Die Geschichte der Ural begann 1939 im Verteidigungsministerium der UdSSR. Da die russische Armee mobilere Einsatzkräfte benötigte. Dies wurde durch die deutschen Truppen im Blitzkrieg gegen Polen eindruckvoll bewiesen.
Die russische Armee entschied sich für die Kopie der BMW R71, da diese Maschine für alle Einsatzgebiete robust und zuverlässig war.
Über Schweden wurden fünf R71 gekauft, und nach Moskau geschmuggelt und kopiert. Die Kopie wurde mit der Bezeichnung M72  dann ab 1941 Serie produziert. Aufgrund des Überfalls der Deutschen auf die Sowjetunion wurde die Fabrik von Moskau in die Stadt Irbit an der sibirischen Grenze im Uralgebirge verlegt.
Während des Zweiten Weltkrieges wurden an die 10000 Motorräder im Irbiter Motorradwerk hergestellt.
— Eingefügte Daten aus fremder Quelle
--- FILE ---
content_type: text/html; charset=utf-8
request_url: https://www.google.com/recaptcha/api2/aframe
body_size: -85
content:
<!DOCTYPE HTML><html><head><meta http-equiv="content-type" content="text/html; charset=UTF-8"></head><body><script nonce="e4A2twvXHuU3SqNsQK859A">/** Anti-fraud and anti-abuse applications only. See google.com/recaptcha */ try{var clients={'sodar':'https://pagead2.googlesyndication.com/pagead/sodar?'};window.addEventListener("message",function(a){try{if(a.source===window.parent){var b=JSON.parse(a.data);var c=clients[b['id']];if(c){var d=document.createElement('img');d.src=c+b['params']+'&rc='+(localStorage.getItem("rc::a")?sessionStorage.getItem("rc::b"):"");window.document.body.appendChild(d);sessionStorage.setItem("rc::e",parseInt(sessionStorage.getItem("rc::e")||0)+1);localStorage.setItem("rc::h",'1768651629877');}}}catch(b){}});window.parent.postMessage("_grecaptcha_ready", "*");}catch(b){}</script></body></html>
Nach dem Krieg wurde die Fabrik weiter ausgebaut und 1950 wurde das 30000ste Motorrad produziert.
Ende der 50 ziger Jahre übernahm das Werk in der Ukraine die Fertigung der Militärvarianten der Ural. Im irbiter Werk wurden ab 1960 nur noch Motorräder für den zivilen Gebrauch hergestellt.

Der Export begann 1953, zuerst überwiegend in so genannte Entwicklungsländer. In den späten 1960er Jahren begann das Weltweite Interesse an dem einzigartigen zeitlosem Design in Kombination mit der Seitenwagenfunktionalität zu steigen und die Auslieferung an Industrienationen begann.
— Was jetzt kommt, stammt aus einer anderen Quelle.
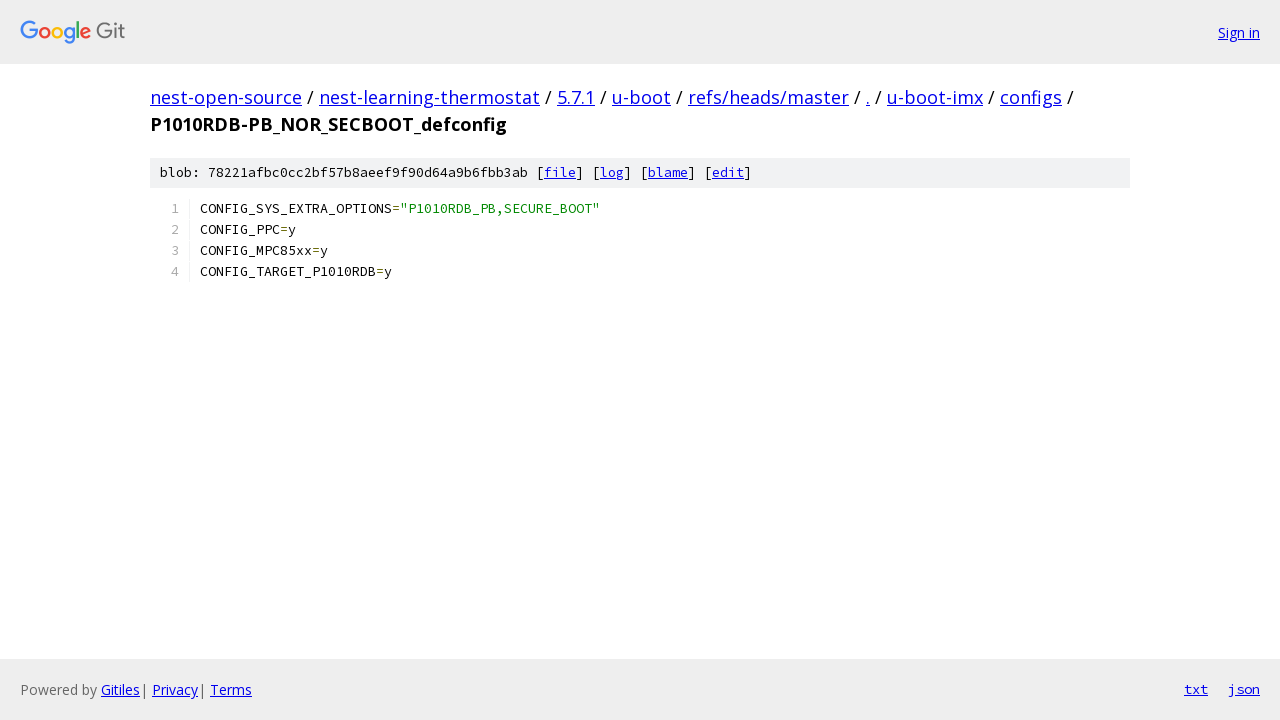

--- FILE ---
content_type: text/html; charset=utf-8
request_url: https://nest-open-source.googlesource.com/nest-learning-thermostat/5.7.1/u-boot/+/refs/heads/master/u-boot-imx/configs/P1010RDB-PB_NOR_SECBOOT_defconfig?autodive=0%2F
body_size: 1088
content:
<!DOCTYPE html><html lang="en"><head><meta charset="utf-8"><meta name="viewport" content="width=device-width, initial-scale=1"><title>u-boot-imx/configs/P1010RDB-PB_NOR_SECBOOT_defconfig - nest-learning-thermostat/5.7.1/u-boot - Git at Google</title><link rel="stylesheet" type="text/css" href="/+static/base.css"><link rel="stylesheet" type="text/css" href="/+static/prettify/prettify.css"><!-- default customHeadTagPart --></head><body class="Site"><header class="Site-header"><div class="Header"><a class="Header-image" href="/"><img src="//www.gstatic.com/images/branding/lockups/2x/lockup_git_color_108x24dp.png" width="108" height="24" alt="Google Git"></a><div class="Header-menu"> <a class="Header-menuItem" href="https://accounts.google.com/AccountChooser?faa=1&amp;continue=https://nest-open-source.googlesource.com/login/nest-learning-thermostat/5.7.1/u-boot/%2B/refs/heads/master/u-boot-imx/configs/P1010RDB-PB_NOR_SECBOOT_defconfig?autodive%3D0%252F">Sign in</a> </div></div></header><div class="Site-content"><div class="Container "><div class="Breadcrumbs"><a class="Breadcrumbs-crumb" href="/?format=HTML">nest-open-source</a> / <a class="Breadcrumbs-crumb" href="/nest-learning-thermostat/">nest-learning-thermostat</a> / <a class="Breadcrumbs-crumb" href="/nest-learning-thermostat/5.7.1/">5.7.1</a> / <a class="Breadcrumbs-crumb" href="/nest-learning-thermostat/5.7.1/u-boot/">u-boot</a> / <a class="Breadcrumbs-crumb" href="/nest-learning-thermostat/5.7.1/u-boot/+/refs/heads/master">refs/heads/master</a> / <a class="Breadcrumbs-crumb" href="/nest-learning-thermostat/5.7.1/u-boot/+/refs/heads/master/?autodive=0%2F">.</a> / <a class="Breadcrumbs-crumb" href="/nest-learning-thermostat/5.7.1/u-boot/+/refs/heads/master/u-boot-imx?autodive=0%2F">u-boot-imx</a> / <a class="Breadcrumbs-crumb" href="/nest-learning-thermostat/5.7.1/u-boot/+/refs/heads/master/u-boot-imx/configs?autodive=0%2F">configs</a> / <span class="Breadcrumbs-crumb">P1010RDB-PB_NOR_SECBOOT_defconfig</span></div><div class="u-sha1 u-monospace BlobSha1">blob: 78221afbc0cc2bf57b8aeef9f90d64a9b6fbb3ab [<a href="/nest-learning-thermostat/5.7.1/u-boot/+/refs/heads/master/u-boot-imx/configs/P1010RDB-PB_NOR_SECBOOT_defconfig?autodive=0%2F">file</a>] [<a href="/nest-learning-thermostat/5.7.1/u-boot/+log/refs/heads/master/u-boot-imx/configs/P1010RDB-PB_NOR_SECBOOT_defconfig">log</a>] [<a href="/nest-learning-thermostat/5.7.1/u-boot/+blame/refs/heads/master/u-boot-imx/configs/P1010RDB-PB_NOR_SECBOOT_defconfig">blame</a>] [<a href="https://nest-open-source-review.googlesource.com/admin/repos/edit/repo/nest-learning-thermostat/5.7.1/u-boot/branch/refs/heads/master/file/u-boot-imx/configs/P1010RDB-PB_NOR_SECBOOT_defconfig">edit</a>]</div><table class="FileContents"><tr class="u-pre u-monospace FileContents-line"><td class="u-lineNum u-noSelect FileContents-lineNum" data-line-number="1"></td><td class="FileContents-lineContents" id="1"><span class="pln">CONFIG_SYS_EXTRA_OPTIONS</span><span class="pun">=</span><span class="str">&quot;P1010RDB_PB,SECURE_BOOT&quot;</span></td></tr><tr class="u-pre u-monospace FileContents-line"><td class="u-lineNum u-noSelect FileContents-lineNum" data-line-number="2"></td><td class="FileContents-lineContents" id="2"><span class="pln">CONFIG_PPC</span><span class="pun">=</span><span class="pln">y</span></td></tr><tr class="u-pre u-monospace FileContents-line"><td class="u-lineNum u-noSelect FileContents-lineNum" data-line-number="3"></td><td class="FileContents-lineContents" id="3"><span class="pln">CONFIG_MPC85xx</span><span class="pun">=</span><span class="pln">y</span></td></tr><tr class="u-pre u-monospace FileContents-line"><td class="u-lineNum u-noSelect FileContents-lineNum" data-line-number="4"></td><td class="FileContents-lineContents" id="4"><span class="pln">CONFIG_TARGET_P1010RDB</span><span class="pun">=</span><span class="pln">y</span></td></tr></table><script nonce="msKAu5fVC05c2XQe7kp38A">for (let lineNumEl of document.querySelectorAll('td.u-lineNum')) {lineNumEl.onclick = () => {window.location.hash = `#${lineNumEl.getAttribute('data-line-number')}`;};}</script></div> <!-- Container --></div> <!-- Site-content --><footer class="Site-footer"><div class="Footer"><span class="Footer-poweredBy">Powered by <a href="https://gerrit.googlesource.com/gitiles/">Gitiles</a>| <a href="https://policies.google.com/privacy">Privacy</a>| <a href="https://policies.google.com/terms">Terms</a></span><span class="Footer-formats"><a class="u-monospace Footer-formatsItem" href="?format=TEXT">txt</a> <a class="u-monospace Footer-formatsItem" href="?format=JSON">json</a></span></div></footer></body></html>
Die Privatisierung des Staatsunternehmens begann 1992 und wurde 1998 abgeschlossen. Die Privatisierung wirkte sich sehr positiv auf das Unternehmen aus, die Fertigungsqualität stieg rapide und es kam vermehrt zur Entwicklung neuer Modelle. Die Fertigungstiefe wurde drastisch reduziert und der Einkauf weltweit ausgerichtet. Teile werden heute u.a. in Japan, Deutschland, Italien etc. bei Markenherstellern wie z.B. Denso eingekauft.
So wurden bis heute  mehr als drei Millionen Motorräder -überwiegend mit Beiwagen- gebaut.
Ural ist heute der einzige russische Hersteller von schweren Motorrädern.

Ein Ende der Erfolgsgeschichte ist nicht in Sicht, ständige Verbesserung der Produkt- und Fertigungsqualität, Vielseitigkeit und Einzigartigkeit gepaart mit dem Fahrspass zeigen in eine viel versprechende Zukunft.